DIRECTIVES ::
A. Copy the passage from the mTeam project page word for word, starting with "This project investigated" and going on through "of Information Technology.".
B. Translate this sentence from the mTeam project page into Spanish: "The very notion of such optimized overlay is significantly novel despite a huge body of work on other kinds of multicast overlays."
C. Answer these questions using the mTeam project page:
(i) Which organization funded the project?
(ii) Which institution is Dr. Adam Wierzbicki from?
(iii) What short name is given to the multi-objective optimized multicast overlay?

School of Computer Engineering/PDCC/SANDS Research Group @ NTU Singapore | A*Star

mTeam: A Creative Environment For Mobile Knowledge Workers

Overview

This project investigated a full-spectrum of research topics and technologies to enable collaboration among knowledge workers, including algorithmic foundations and basic research on networked distributed systems which supports upper layer functionalities and ubiquity, social networking (analysis) to facilitate new collaboration opportunities and finally the collaboration tools themselves to carry out the tasks and manage such collaborations.

Status: This project (funded by A*Star for the period of March 2008 - August 2011) has successfully ended, achieving all its scientific objectives. It was carried out in collaboration with Dr. Adam Wierzbicki from Polish Japanese Institute of Information Technology.

Research highlights

Some of the important achievements of this project are described next. The accompanying figure also provides an overview of the different components studied in the project, and the overall mTeam roadmap.


Novel communication primitives for information dissemination: 

We looked into several families of communication and information disseminations problems.  

In collaborative applications, updates need to be propagated to all users in a timely and reliable manner. In ad-hoc settings, this may be non-trivial. We propose a multicast overlay, to determine the topology optimizing the latency, cost and stability of the overlay [C3,J5], taking into account heterogeneity of network usage and resources among the participants. The very notion of such optimized overlay is significantly novel despite a huge body of work on other kinds of multicast overlays. Such multi-objective optimization of multicast overlay topology becomes essential when using it to disseminate updates for collaborative applications in a heterogeneous environment. The implementation of such a multi-objective optimized multicast overlay (MoMo) is available as open-source [http://code.google.com/p/momocomm/].

GIVEN MATERIAL ::

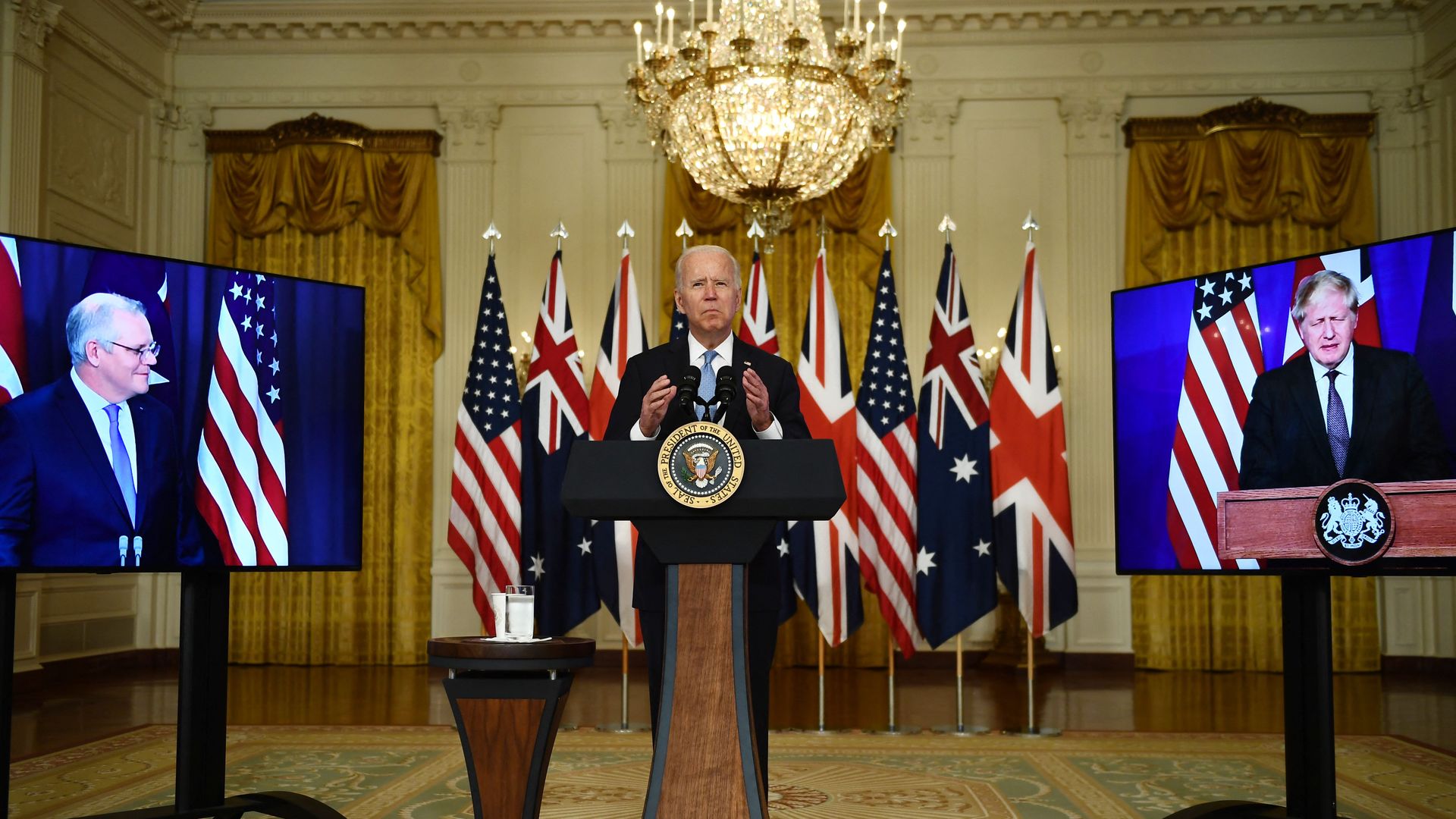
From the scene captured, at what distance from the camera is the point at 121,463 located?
135 inches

SOLUTIONS FOR EACH TASK ::
A.
This project investigated a full-spectrum of research topics and technologies to enable collaboration among knowledge workers, including algorithmic foundations and basic research on networked distributed systems which supports upper layer functionalities and ubiquity, social networking (analysis) to facilitate new collaboration opportunities and finally the collaboration tools themselves to carry out the tasks and manage such collaborations.

Status: This project (funded by A*Star for the period of March 2008 - August 2011) has successfully ended, achieving all its scientific objectives. It was carried out in collaboration with Dr. Adam Wierzbicki from Polish Japanese Institute of Information Technology.

B. La noción misma de una red superpuesta optimizada de este tipo es notablemente novedosa, a pesar de un enorme volumen de trabajo sobre otros tipos de redes superpuestas de multidifusión.

C.
(i) A*Star
(ii) Polish Japanese Institute of Information Technology
(iii) MoMo